Further, in each of the modified examples described above, the processing conditions when TiCl ₄ gas is supplied alone are as follows.

The pressure in the processing chamber 201 is a predetermined pressure within the range of 1 to 3000 Pa, for example. The supply flow rate of the TiCl ₄ gas is, for example, a predetermined flow rate within the range of 0.01 to 2 slm, preferably 0.1 to 1.5 slm, and more preferably 0.2 to 1 slm. The supply time of the TiCl ₄ gas is, for example, 0.1 to 30 seconds, preferably 0.5 to 20 seconds, and more preferably 1 to 10 seconds. The supply flow rate of the N ₂ gas supplied from each gas supply pipe is, for example, a predetermined flow rate within the range of 0.1 to 20 slm.

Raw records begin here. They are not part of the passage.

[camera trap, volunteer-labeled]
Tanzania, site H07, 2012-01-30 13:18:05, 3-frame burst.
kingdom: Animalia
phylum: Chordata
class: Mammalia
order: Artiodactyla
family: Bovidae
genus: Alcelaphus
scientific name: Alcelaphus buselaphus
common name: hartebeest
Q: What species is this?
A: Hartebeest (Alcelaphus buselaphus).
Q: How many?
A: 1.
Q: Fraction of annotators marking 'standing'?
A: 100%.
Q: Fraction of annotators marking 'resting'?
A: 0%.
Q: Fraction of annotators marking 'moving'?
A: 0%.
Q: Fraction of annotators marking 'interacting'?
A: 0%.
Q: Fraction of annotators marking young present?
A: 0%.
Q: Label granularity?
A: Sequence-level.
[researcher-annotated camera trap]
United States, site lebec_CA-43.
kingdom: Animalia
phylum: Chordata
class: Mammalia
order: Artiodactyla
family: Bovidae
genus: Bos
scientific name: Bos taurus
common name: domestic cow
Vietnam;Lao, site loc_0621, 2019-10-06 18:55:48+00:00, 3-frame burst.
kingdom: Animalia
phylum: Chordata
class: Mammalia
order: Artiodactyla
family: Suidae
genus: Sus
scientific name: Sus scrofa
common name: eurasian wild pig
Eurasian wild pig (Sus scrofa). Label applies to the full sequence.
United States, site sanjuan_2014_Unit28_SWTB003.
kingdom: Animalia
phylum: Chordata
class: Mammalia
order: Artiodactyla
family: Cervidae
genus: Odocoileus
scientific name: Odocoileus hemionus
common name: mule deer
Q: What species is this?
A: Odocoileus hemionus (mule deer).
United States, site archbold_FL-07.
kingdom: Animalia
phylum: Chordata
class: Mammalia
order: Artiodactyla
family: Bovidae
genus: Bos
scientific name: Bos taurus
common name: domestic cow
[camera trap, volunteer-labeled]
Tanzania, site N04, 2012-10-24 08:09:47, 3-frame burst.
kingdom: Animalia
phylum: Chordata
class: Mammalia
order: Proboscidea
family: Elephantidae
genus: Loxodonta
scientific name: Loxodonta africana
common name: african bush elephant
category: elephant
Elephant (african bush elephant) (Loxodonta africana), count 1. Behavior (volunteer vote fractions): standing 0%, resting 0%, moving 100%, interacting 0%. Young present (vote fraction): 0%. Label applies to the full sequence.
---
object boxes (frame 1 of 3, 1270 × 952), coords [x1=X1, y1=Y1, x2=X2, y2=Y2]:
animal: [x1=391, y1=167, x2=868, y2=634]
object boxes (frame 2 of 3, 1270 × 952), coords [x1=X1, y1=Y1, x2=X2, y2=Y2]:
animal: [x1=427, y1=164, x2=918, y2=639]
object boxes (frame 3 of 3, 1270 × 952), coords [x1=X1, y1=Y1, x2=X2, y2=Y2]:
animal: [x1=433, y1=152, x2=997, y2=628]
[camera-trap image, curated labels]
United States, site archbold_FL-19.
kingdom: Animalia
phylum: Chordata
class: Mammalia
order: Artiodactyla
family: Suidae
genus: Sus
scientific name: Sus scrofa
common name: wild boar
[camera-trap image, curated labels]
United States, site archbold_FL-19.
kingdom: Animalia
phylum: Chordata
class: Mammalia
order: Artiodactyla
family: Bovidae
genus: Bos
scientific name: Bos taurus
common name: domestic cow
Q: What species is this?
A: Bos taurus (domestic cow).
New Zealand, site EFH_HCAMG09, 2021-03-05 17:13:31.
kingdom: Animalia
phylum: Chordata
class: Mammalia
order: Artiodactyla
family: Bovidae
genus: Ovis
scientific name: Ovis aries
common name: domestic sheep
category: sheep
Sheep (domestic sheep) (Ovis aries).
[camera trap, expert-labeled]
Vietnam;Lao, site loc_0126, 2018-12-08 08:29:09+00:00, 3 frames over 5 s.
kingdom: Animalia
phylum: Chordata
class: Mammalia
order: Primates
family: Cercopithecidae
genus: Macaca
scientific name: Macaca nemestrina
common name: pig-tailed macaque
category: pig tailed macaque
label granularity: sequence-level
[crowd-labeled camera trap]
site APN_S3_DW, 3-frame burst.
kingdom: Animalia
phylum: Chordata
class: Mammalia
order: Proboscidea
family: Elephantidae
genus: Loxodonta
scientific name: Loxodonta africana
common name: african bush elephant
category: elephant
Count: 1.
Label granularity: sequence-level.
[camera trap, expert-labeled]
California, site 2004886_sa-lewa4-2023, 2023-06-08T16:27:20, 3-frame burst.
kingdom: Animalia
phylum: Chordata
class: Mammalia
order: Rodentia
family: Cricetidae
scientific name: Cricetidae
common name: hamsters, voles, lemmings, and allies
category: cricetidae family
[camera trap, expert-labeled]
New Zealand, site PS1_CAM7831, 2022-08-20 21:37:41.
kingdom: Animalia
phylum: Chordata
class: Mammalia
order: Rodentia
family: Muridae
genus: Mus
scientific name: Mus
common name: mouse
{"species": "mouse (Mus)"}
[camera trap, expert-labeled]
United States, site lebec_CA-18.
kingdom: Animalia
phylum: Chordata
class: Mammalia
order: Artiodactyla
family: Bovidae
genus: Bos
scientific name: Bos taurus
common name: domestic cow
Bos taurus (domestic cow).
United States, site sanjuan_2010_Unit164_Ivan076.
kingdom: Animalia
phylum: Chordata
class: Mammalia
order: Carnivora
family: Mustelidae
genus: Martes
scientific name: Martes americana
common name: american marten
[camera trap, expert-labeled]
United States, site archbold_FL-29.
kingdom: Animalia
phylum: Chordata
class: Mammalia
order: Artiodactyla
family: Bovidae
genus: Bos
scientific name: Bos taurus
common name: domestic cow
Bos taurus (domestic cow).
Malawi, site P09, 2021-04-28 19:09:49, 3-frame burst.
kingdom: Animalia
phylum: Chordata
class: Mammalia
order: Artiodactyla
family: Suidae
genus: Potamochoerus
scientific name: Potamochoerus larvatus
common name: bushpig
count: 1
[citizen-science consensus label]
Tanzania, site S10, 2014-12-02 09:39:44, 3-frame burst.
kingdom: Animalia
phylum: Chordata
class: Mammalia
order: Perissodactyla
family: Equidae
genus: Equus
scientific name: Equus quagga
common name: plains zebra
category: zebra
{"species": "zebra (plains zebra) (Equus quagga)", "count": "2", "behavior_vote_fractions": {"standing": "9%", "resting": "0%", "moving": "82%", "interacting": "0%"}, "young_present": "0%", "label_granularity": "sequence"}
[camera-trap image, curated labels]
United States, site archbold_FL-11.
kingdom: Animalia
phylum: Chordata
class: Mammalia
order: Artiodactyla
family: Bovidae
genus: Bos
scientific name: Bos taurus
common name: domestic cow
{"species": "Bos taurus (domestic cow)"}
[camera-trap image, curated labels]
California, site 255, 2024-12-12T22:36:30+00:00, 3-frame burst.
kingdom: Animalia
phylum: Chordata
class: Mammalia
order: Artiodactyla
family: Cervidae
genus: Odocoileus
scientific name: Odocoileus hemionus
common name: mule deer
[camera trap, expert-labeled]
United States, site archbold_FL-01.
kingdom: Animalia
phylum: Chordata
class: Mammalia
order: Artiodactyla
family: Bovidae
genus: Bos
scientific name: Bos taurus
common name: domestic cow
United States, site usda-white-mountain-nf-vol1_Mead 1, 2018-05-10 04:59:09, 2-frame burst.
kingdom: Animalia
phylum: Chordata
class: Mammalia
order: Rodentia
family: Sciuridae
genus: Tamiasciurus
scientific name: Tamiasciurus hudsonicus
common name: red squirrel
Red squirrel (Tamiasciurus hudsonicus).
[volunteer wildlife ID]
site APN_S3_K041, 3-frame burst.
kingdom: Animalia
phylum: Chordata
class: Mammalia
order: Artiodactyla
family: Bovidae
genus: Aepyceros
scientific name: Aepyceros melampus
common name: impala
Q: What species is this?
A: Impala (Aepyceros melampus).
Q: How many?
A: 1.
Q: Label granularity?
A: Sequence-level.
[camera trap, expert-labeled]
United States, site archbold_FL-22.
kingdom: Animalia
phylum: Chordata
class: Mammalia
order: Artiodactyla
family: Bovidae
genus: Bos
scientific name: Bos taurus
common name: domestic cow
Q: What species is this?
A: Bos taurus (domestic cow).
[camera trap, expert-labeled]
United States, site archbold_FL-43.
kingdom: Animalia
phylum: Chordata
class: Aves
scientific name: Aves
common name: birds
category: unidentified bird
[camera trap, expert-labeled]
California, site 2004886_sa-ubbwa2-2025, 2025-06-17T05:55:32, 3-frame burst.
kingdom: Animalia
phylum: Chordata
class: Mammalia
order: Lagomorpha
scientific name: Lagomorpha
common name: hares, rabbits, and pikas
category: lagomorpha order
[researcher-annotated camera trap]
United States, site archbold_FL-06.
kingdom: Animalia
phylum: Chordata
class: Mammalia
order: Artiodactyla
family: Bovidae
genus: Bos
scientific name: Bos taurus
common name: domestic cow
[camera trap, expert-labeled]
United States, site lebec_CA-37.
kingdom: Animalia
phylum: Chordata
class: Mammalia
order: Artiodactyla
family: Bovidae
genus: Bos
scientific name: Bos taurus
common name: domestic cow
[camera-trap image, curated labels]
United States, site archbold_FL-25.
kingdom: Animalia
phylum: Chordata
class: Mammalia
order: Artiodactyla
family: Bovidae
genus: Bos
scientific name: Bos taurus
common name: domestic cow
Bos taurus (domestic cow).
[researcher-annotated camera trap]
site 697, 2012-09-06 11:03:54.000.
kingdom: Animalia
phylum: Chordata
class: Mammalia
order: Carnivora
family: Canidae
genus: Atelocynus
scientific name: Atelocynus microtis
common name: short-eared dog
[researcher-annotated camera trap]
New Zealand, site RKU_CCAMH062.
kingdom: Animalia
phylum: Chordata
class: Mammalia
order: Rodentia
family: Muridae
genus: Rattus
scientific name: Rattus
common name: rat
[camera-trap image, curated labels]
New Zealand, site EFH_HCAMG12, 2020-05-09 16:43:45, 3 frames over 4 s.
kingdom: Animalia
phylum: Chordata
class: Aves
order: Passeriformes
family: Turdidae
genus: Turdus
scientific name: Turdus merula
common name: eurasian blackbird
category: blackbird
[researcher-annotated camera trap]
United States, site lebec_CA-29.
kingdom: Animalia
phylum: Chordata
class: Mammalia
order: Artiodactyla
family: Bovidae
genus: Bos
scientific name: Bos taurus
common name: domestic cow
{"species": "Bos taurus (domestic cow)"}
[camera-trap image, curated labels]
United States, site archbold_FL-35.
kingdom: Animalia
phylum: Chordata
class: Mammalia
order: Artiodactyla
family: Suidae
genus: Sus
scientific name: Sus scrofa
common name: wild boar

  Other processing conditions are the same as those of the film forming sequence shown in FIG. By setting the various processing conditions within the above range, the effects according to the respective modified examples can be properly obtained.

<Other Embodiments of the Present Invention>
The embodiments of the present invention have been specifically described above. However, the present invention is not limited to the above-described embodiment, and various modifications can be made without departing from the scope of the invention.

For example, as in the film formation sequence shown below, a hydrocarbon-based gas such as propylene (C ₃ H ₆ ) gas, that is, a C-containing gas is used as a reaction gas, and Ti, Si, and C are deposited on the wafer 200. A titanium carbide film (TiSiC film) may be formed as the included film. Even in this case, the same effect as that of the above-described embodiment can be obtained. Further, by doping C into the film, the work function of this film can be lowered.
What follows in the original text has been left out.